• Some users have recently had their accounts hijacked. It seems that the now defunct EVGA forums might have compromised your password there and seems many are using the same PW here. We would suggest you UPDATE YOUR PASSWORD and TURN ON 2FA for your account here to further secure it. None of the compromised accounts had 2FA turned on.
    Once you have enabled 2FA, your account will be updated soon to show a badge, letting other members know that you use 2FA to protect your account. This should be beneficial for everyone that uses FSFT.

Compellent failure

adoch

Weaksauce
Joined
Oct 19, 2010
Messages
77
So we decided to upgrade our HDS AMS500 SAN last year (totalling about 50TB in a mix of sata and SAS) to what we thought would be the next version of their product, the AMS2100. We also had Dell knocking on our door about Compellent. Sounds great, they came in at a price point well under what Hitachi could offer, and with features (automated tiering) that the Hitachi guys couldn't offer without going to USP range, which was well above us.

Upgrade went in well, migrate a few things over, performance is great, watching the automated tiering was a bit scary at first, but after a couple months of letting it do its thing, i had no issues letting it do what it does best. We migrate slowly the ESXi cluster over to the Compellent, and its been running like that for the last few months without issue.



Fast forward to last night, at about 10:15 last night, vmware sends me some emails about lost redundancy (which I fail to look at). When I arrive the next morning, I find that the shit has hit the fan.
Both controllers were down, couldnt ping either and no web interface. Looking at the box, the fibre channel was down, network had some lights.
Contacted Co-Pilot and from what I could gather it seems both controllers go into a reboot loop complaining about failed controllers, and then sit in SafeMode until the problem is resolved.

The problem? Well thats still to come, have uploaded the core dumps, hopefully will get an answer tomorrow.

Its quite frustrating, making sure that the solution we accept is redundant in theory, but for this to happen at the same time to both controllers.. not really sure what else to say.
Is this a rant? Probably, sorry for that. I'm not asking for help on what to do, im sure it will be handled by Dell, I just felt the need to type this one out.
 
Sorry for you,hope Dell guys will solve it in short time.
I was in the same situation,but in smallest case. G-Speed FC XL 16 RAID must have a redundant PSUs,at least all papers claims that,BUT in real word they're not redundant-when one fried year ago the whole storage become in safe mode and it was unreachable.Cost me few days downtime.
 
Well its all "solved" now, just no root cause has been provided yet. The part that really annoys me, and will be costing me in the future is that this will shake my managers (and other team members) confidence in virtualisation.. I've been saying for years to anyone who listens, vmware is safe, there's no more risk than a normal server.
 
Well its all "solved" now, just no root cause has been provided yet. The part that really annoys me, and will be costing me in the future is that this will shake my managers (and other team members) confidence in virtualisation.. I've been saying for years to anyone who listens, vmware is safe, there's no more risk than a normal server.
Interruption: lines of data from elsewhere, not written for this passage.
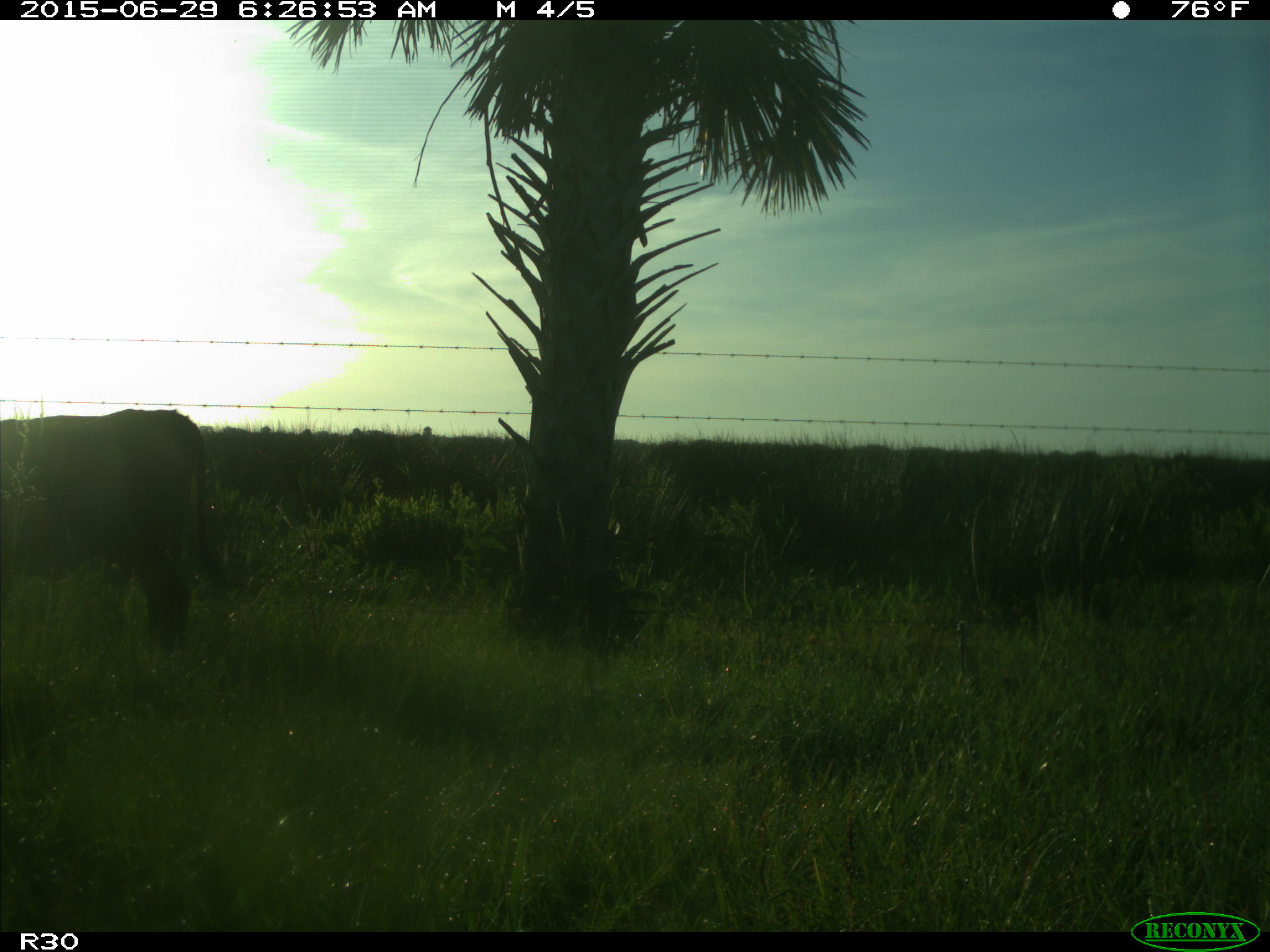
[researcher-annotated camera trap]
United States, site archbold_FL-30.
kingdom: Animalia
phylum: Chordata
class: Mammalia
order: Artiodactyla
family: Bovidae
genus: Bos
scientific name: Bos taurus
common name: domestic cow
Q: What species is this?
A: Bos taurus (domestic cow).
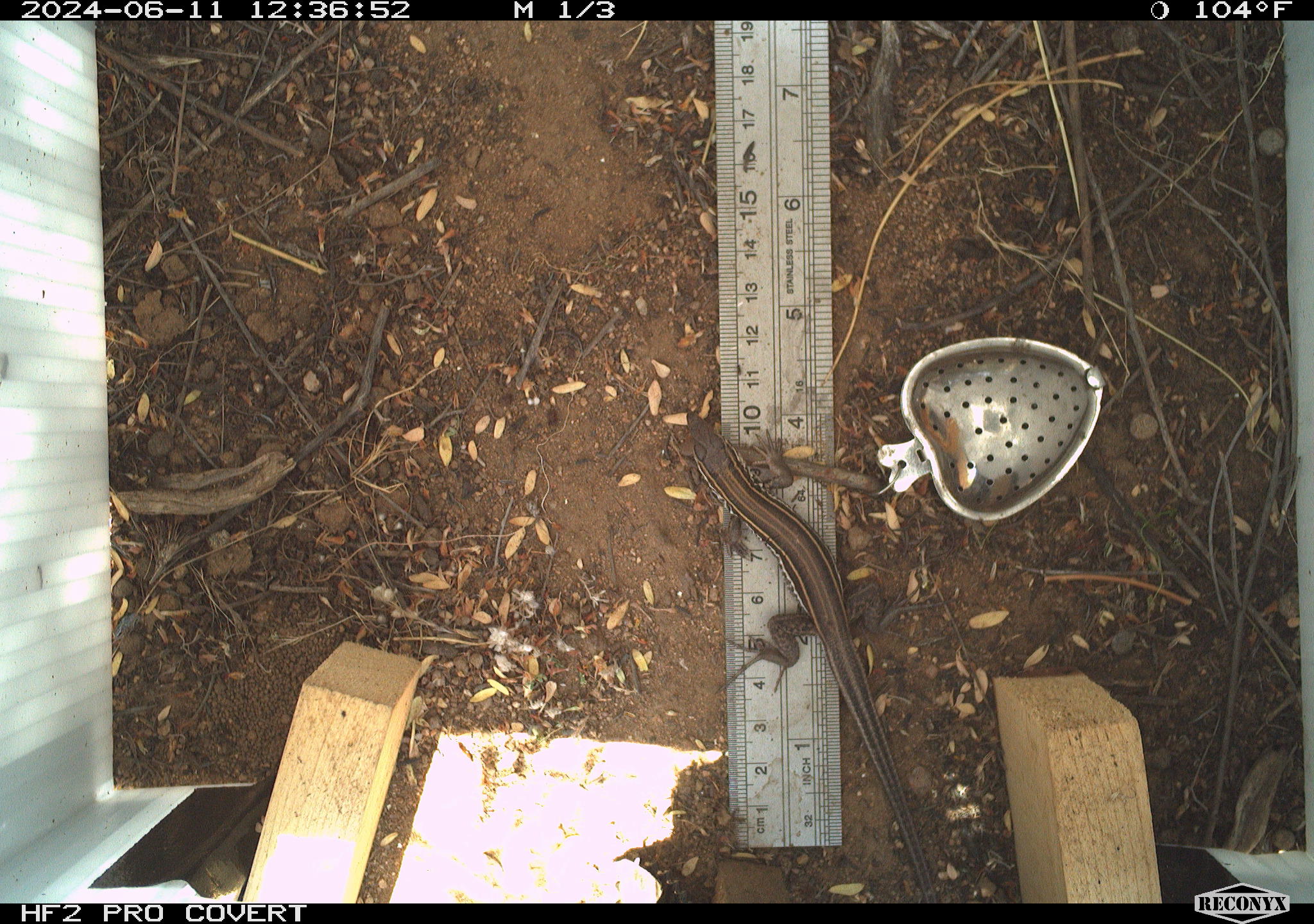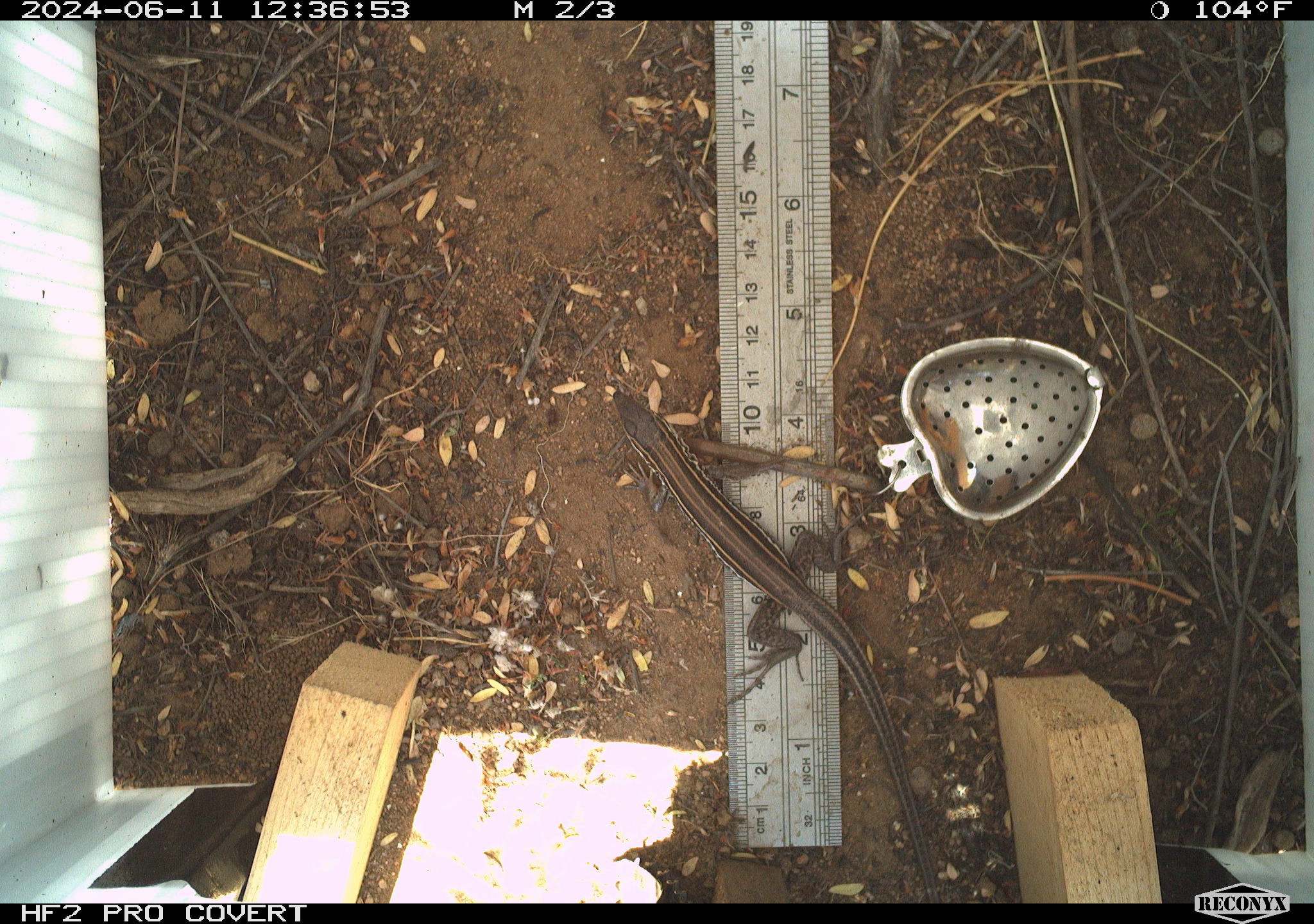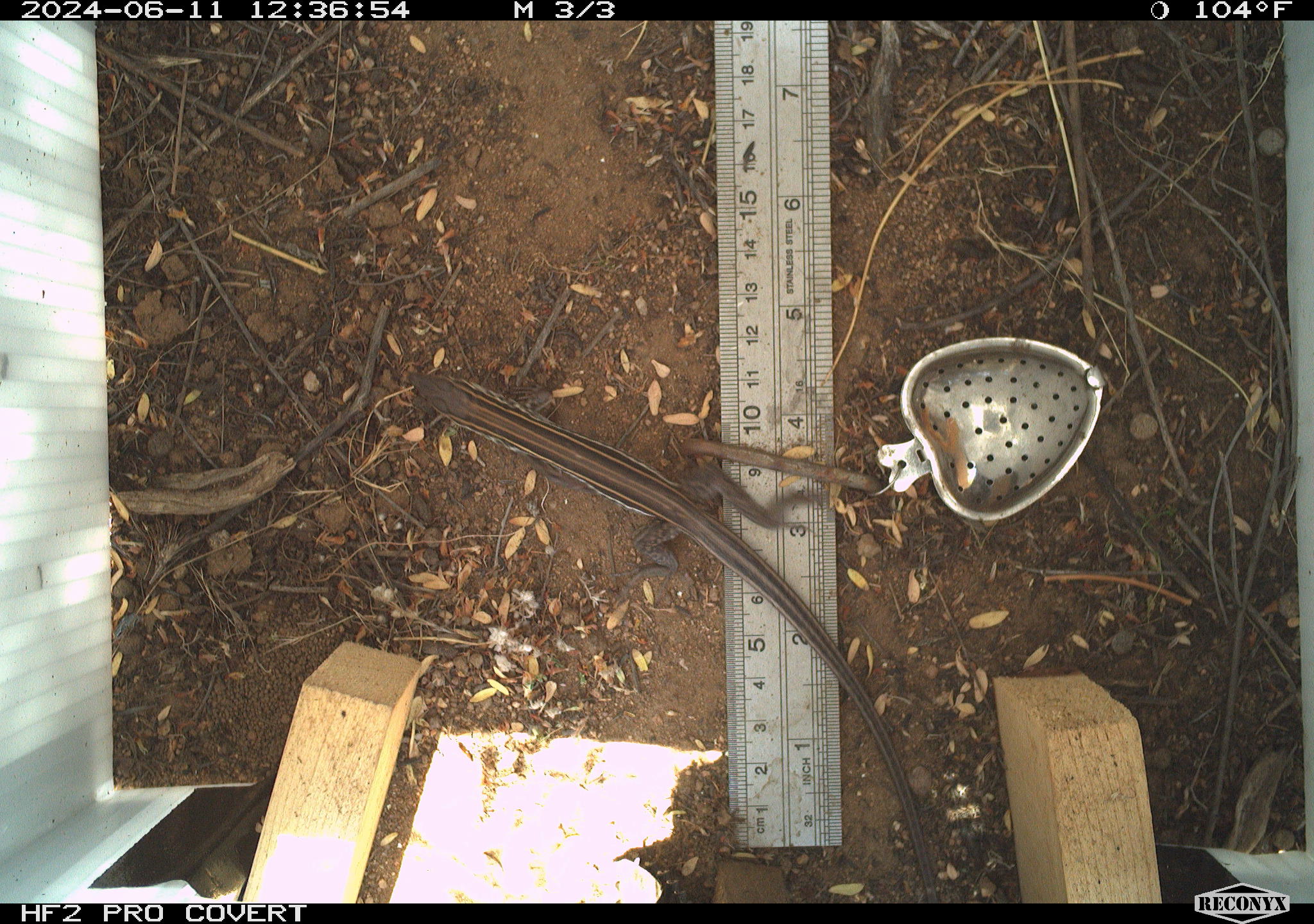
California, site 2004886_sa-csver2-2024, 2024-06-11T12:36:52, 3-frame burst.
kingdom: Animalia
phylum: Chordata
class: Reptilia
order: Squamata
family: Scincidae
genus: Plestiodon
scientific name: Plestiodon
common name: blue-tailed skinks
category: plestiodon species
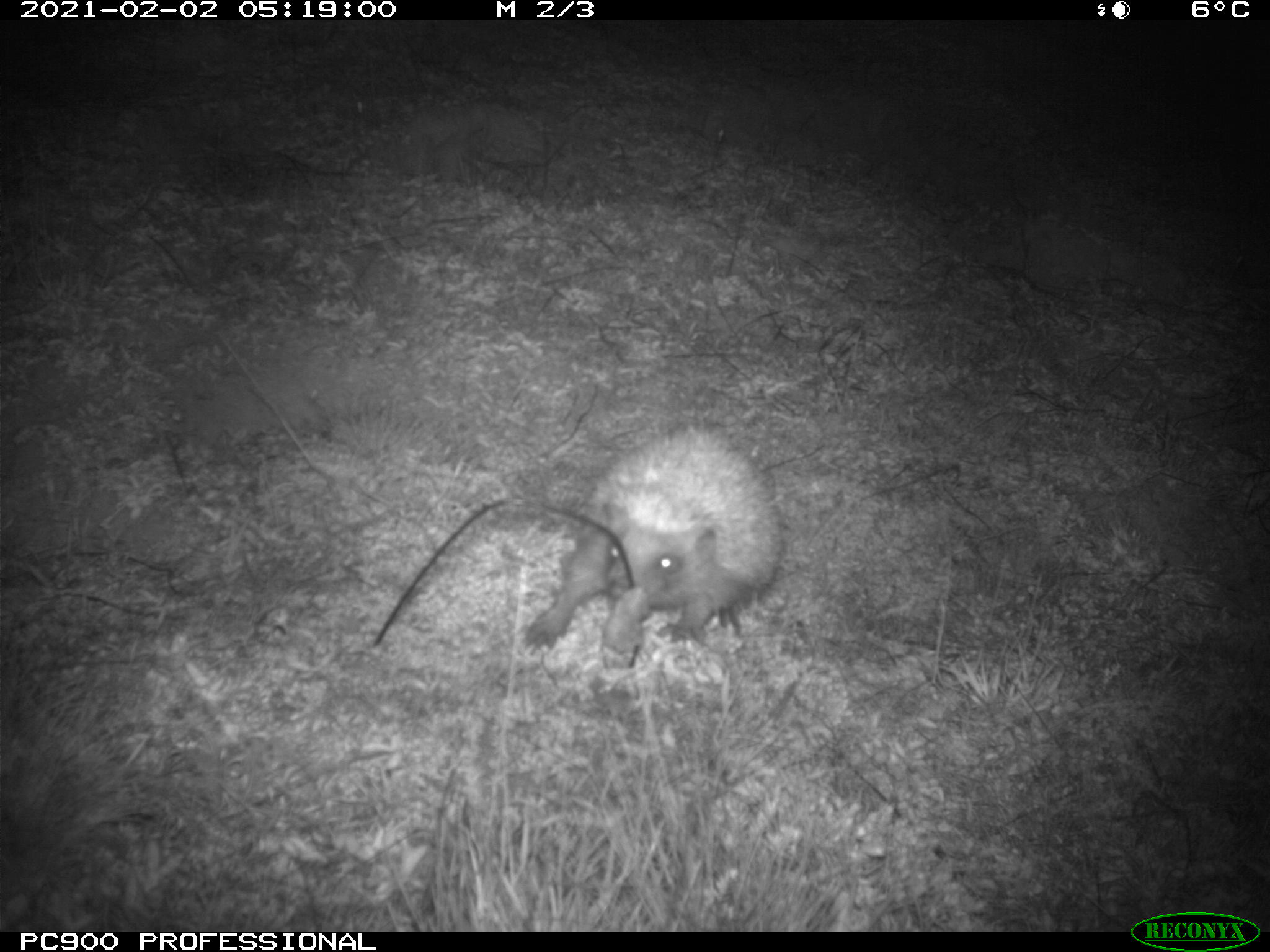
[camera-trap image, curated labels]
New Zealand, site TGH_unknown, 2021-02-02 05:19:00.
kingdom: Animalia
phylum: Chordata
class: Mammalia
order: Eulipotyphla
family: Erinaceidae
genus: Erinaceus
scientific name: Erinaceus europaeus europaeus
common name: european hedgehog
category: hedgehog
SAN storage has been around much longer than the recent drive towards virtualisation.

The virtualisation itself didnt fail.
 
I know, virtualisation did no more or less than expected. I guess what I mean is, that its hard to explain the difference to people and have them understand what actually failed. This has not affected my confidence in virtualisation because it had nothing to do with it! It sound so stupid, me saying that it will hurt virtualisation, but I know it will. (for my workplace).
 
My first question is, why didn't the Compellent dial home/you? This could have been solved before the day started.
 
It tried, but an unrelated incident (backhoe>fiber) left the mail queued up.
Edit: actually no, it didn't. VMware did alert me, but the compellent didn't say anything. I guess it can't communicate in safe mode? I'd have to double check
 
Depending on the type of failure, the system should have dialed home. If that didn't happen then you'd have to reply on other warnings (VMware alerts, SAN alerts, in EMC+esrs case: esrs device offline, ...).
 
I know, virtualisation did no more or less than expected. I guess what I mean is, that its hard to explain the difference to people and have them understand what actually failed. This has not affected my confidence in virtualisation because it had nothing to do with it! It sound so stupid, me saying that it will hurt virtualisation, but I know it will. (for my workplace).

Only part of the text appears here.